Chapitre 5

684 52 2
                                    

Axelle s'étouffa avec la gorgée d'eau qu'elle venait d'avaler, avait-elle bien entendu ? Non, ce n'était pas possible, la jeune fille avait dû se tromper de mots ou de formulaire.

- Par...pardon ? Demanda-t-elle en toussant encore un peu.

- J'aimerais signer un formulaire de non réanimation répéta Juliette d'une voix calme, le regard dans le vague. Je viens à l'hôpital depuis que je suis née, vous luttez tous contre l'inévitable... Mon cœur ne peut plus continuer à assurer sa fonction vitale, il se meurt petit à petit... Je n'en peux plus des opérations, des hospitalisations. Si mon sort est de mourir d'un arrêt cardiaque, eh bien je ne veux pas qu'on s'acharne. Si c'est pour que je sois dans le coma ou bien un légume, je préfère mourir. C'est ma destinée c'est comme ça, la nature a fait que j'ai un corps fragile qui ne tient pas le coup face à son environnement.

- Juliette... je peux vous appeler Juliette ?

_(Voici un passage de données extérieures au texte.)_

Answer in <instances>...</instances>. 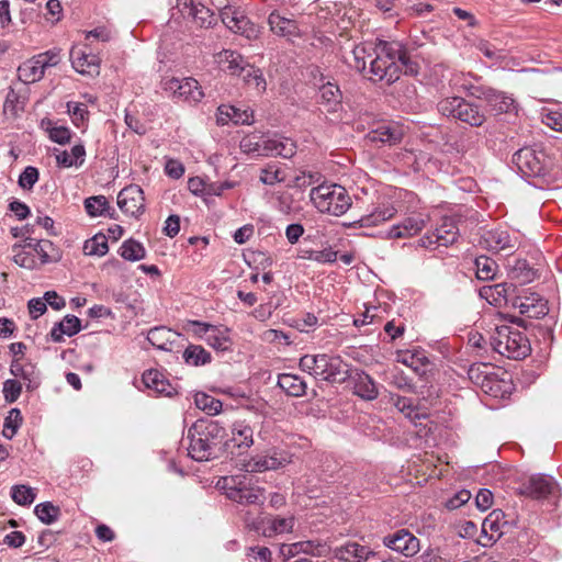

La concernée hocha la tête en signe d'accord, comprenant que sa demande était soudaine et sûrement difficile à accepter pour un médecin dont la fonction était de soigner.

- Je ne pense pas que ce soit la meilleure solution, vous vous rendez compte ? Vous avez 25 ans Juliette, vous avez toute la vie devant vous, une carrière dans la musique... Un arrêt cardiaque ne signifie pas le coma ou des lésions à chaque fois. La plupart du temps, s'il est géré à temps, le patient n'a aucune séquelle. D'ici deux à cinq ans, vous aurez un nouveau cœur, vous êtes déjà sur la liste d'attente et votre vie repartira de plus belle. Je... Je ne peux pas accepter votre demande. Souffla Axelle en mettant sa main sur son front.

- Je comprends ce que vous dites, mais j'en ai ma claque de tout ça... Je ne veux pas que l'on s'acharne, si mon cœur s'arrête, cela voudra dire que c'est terminé voilà tout. Je sais très bien qu'être sur la liste de transplantation ne signifie pas forcément recevoir un cœur à temps. Combien de patients sont morts en attendant désespérément l'appel des médecins. Je ne veux pas vivre avec ce doute et cette crainte. Je suis majeure, en pleine capacité de mes moyens, vous savez autant que moi que vous ne pouvez pas me refuser le droit de signer ce formulaire.

- Non... Il est vrai que je ne peux pas... Mais Juliette, réfléchissez-y, c'est une décision grave que vous prenez là.

- J'y réfléchis depuis longtemps vous savez... Mais depuis que vous m'avez annoncé que mon coeur était bon à jeter...

- Je n'ai jamais dit ça, la coupa Axelle, d'une voix nerveuse.

- Oui, pardon « il est gravement détérioré et vous allez devoir subir une greffe » vous m'excuserez mais c'est à peu près la même chose...

- Bon... Si c'est votre choix, je ne peux m'y opposer... Je vais vous chercher les papiers.

Elle alla dans son bureau récupérer les papiers de non réanimation tout en se refaisant la discussion en boucle dans sa tête. Elle n'en revenait pas. Elle savait qu'elle ne pouvait rien y faire, que c'était la décision de sa patiente et qu'elle n'avait pas de droit de Veto, mais comment accepter qu'une jeune fille de 25 ans puisse vouloir arrêter de se battre. Sa demande avait été comme un coup de poing dans le thorax, l'empêchant de respirer momentanément. Elle était bien trop impliquée émotionnellement vis-à-vis de cette patiente. Pourtant, ce genre de formulaire, elle en distribuait toutes les semaines et jamais cela ne l'avait fait réagir. Non, pour Juliette c'était différent, elle ne pouvait pas comprendre. Bien sûr Juliette avait enduré de multiples opérations, des douleurs, une fatigue qui nuisait à sa qualité de vie à l'extérieur de l'hôpital, ainsi qu'à son épanouissement personnel et à sa carrière, mais elle n'arrivait pas à la comprendre.

Avec sa pathologie, faire un arrêt cardiaque était possible, beaucoup plus que pour n'importe qui d'autre. Elle se demanda si finalement, ce n'était pas une façon de vouloir mettre un terme à son existence. Elle se rappela du dossier de sa patiente et du traitement contre la dépression qu'elle prenait quelques années plus tôt, de ces marques qu'elle avait aperçues sur ses poignets et se demanda si elle ne refaisait pas surface. La dépression bien que difficilement visible de l'extérieur est une maladie qui peut survenir à n'importe quel moment. Les sourires, les plaisanteries, les flirts... Ce n'est souvent qu'une façade pour cacher les véritables émotions. L'envie de tout arrêter.